_Provided text_:
* Begin *
Well, to quote our favourite Friday night entertainment, have I got news for you. It's even better now. I've been a couple of times, once with KL, and most recently with Scotland's Finest Former Journalist (West). Now that's unusual in itself. I seldom return to places I've reviewed. But to have food of this complexity and subtlety for 25 pounds at lunchtime is the Sale of the Century. There is, however, a problem with this quality of cooking, but only for the reviewer. Trying to analyse what you're putting in your gob, even at the time, is tricky. Weeks later, it's nigh on impossible, especially when you can't find your notes from first time round.

So from there I remember a remarkable leek broth enriched with egg. And who wouldn't fall for a dish with beetroot, smoked pigeon, crowdie and walnut? Not this reviewer, that's for sure. Sea trout for the non meat eater, and a pie with celeriac, thyme, mushroom, pork, onion and mustard as the components was even lovelier than it sounded.

There is always one cheese on offer, with a £10 supplement. The choices are eclectic. On one visit it was Baron Bigod, a Brie style cheese from Norfolk. Next time, Wee Comrie, a cows milk cheese with a washed rind, developed just a few years ago by the Strathearn Cheese Company - in Comrie, funnily enough.

I have better notes from the more recent visit with the SFFJ(W). In the interim, I had read a review in The Times. It mentioned a couple of snacks which hadn't been available the first time. (As an aside, astonishingly, they don't charge for the excellent bread, with sunflower seed butter. Made on the premises, I think.)

Cumbrae oysters and lamb croquettes? Yes, please. The former were served with beetroot and harissa mignonette. Mignonette is the poncy French name, (literal meaning, cute little one) for the absurd concotion typically served with oysters. Vinegar and chopped shallots? What's wrong with a squeeze of lemon? So I was suspicious. Tasted on its own Darren's condiment was lovely: with the oyster it was inspired. Trumped, however, by the croquette. A good sized specimen, bearing a worrying resemblance to a fish finger and looking as though it had icing on the top. I couldn't place the precise flavours on either, but if Borough did takeaways, I'd have a large boxful.

I must pace myself. Almost exhausted by the memories and we haven't reached the starters.
* End *
In the restaurant review, what were the Cumbrae oysters served with? The data that comes next has no connection to the restaurant review.

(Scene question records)
* Begin *
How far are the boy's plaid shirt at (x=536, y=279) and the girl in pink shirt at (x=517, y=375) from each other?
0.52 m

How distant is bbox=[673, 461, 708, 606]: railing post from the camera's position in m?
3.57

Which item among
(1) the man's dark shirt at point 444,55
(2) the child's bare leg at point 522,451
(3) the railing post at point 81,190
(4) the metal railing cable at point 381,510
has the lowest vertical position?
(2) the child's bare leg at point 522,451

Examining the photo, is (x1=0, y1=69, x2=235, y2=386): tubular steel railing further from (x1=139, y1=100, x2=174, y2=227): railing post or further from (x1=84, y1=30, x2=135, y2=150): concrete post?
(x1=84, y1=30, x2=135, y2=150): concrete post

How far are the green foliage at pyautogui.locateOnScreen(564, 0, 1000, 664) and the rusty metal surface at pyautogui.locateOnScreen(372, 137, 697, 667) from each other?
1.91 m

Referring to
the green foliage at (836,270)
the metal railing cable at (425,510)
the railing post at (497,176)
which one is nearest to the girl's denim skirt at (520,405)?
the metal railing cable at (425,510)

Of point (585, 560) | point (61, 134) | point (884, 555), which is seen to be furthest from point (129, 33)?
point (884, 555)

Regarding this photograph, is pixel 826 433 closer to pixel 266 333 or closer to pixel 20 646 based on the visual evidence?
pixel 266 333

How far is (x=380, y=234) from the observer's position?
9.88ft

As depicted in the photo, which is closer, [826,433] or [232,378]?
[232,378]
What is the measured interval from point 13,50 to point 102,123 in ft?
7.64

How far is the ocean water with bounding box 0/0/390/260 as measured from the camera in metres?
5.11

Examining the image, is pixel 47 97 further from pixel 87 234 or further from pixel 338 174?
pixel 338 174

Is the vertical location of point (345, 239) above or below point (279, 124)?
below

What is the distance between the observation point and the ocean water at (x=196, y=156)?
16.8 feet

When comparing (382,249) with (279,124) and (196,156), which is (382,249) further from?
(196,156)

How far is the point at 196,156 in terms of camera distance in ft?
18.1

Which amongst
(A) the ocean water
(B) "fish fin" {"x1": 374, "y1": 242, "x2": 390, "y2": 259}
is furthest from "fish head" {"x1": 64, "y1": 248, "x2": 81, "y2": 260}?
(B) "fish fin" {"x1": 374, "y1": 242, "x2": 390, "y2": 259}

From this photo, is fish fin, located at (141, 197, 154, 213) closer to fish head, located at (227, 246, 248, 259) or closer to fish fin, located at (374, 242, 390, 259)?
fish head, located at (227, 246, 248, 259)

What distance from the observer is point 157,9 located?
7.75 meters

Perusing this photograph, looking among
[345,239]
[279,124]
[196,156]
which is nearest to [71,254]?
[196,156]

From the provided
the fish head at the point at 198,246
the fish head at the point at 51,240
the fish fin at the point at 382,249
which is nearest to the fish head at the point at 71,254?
* End *
_Answer below_:
Beetroot and harissa mignonette.